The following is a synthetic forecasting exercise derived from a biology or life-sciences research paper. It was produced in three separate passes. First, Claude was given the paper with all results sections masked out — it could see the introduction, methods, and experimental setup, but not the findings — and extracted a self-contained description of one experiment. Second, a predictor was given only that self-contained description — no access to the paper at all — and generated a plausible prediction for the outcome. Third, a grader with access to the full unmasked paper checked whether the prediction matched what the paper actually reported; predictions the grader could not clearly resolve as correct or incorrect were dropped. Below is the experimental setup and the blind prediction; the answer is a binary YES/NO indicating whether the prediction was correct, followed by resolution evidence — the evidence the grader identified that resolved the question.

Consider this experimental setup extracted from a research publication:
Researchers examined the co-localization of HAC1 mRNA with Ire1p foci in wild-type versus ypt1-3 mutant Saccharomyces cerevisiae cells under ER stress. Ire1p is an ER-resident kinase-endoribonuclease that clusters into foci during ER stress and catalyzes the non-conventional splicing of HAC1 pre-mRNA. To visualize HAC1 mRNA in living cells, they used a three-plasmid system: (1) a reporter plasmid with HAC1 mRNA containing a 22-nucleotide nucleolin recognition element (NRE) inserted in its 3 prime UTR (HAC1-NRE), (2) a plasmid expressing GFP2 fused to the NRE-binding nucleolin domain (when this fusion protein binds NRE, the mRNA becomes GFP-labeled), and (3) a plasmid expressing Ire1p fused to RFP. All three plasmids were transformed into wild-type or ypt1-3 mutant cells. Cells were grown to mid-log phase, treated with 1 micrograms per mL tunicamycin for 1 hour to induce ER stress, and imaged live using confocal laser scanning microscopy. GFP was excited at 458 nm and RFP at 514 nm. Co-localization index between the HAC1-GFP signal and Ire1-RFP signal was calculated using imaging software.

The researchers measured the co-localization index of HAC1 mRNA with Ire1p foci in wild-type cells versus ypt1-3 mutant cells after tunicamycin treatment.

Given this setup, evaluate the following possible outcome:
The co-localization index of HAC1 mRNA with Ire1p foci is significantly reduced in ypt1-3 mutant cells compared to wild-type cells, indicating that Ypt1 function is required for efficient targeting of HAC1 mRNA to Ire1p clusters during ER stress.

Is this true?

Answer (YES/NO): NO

-----

[Required work]
Above this instruction are the records; retype exactly the lines from the one containing "The researchers measured" up to and including the one containing "Given this setup, evaluate".

[Expected answer]
The researchers measured the co-localization index of HAC1 mRNA with Ire1p foci in wild-type cells versus ypt1-3 mutant cells after tunicamycin treatment.

Given this setup, evaluate the following possible outcome:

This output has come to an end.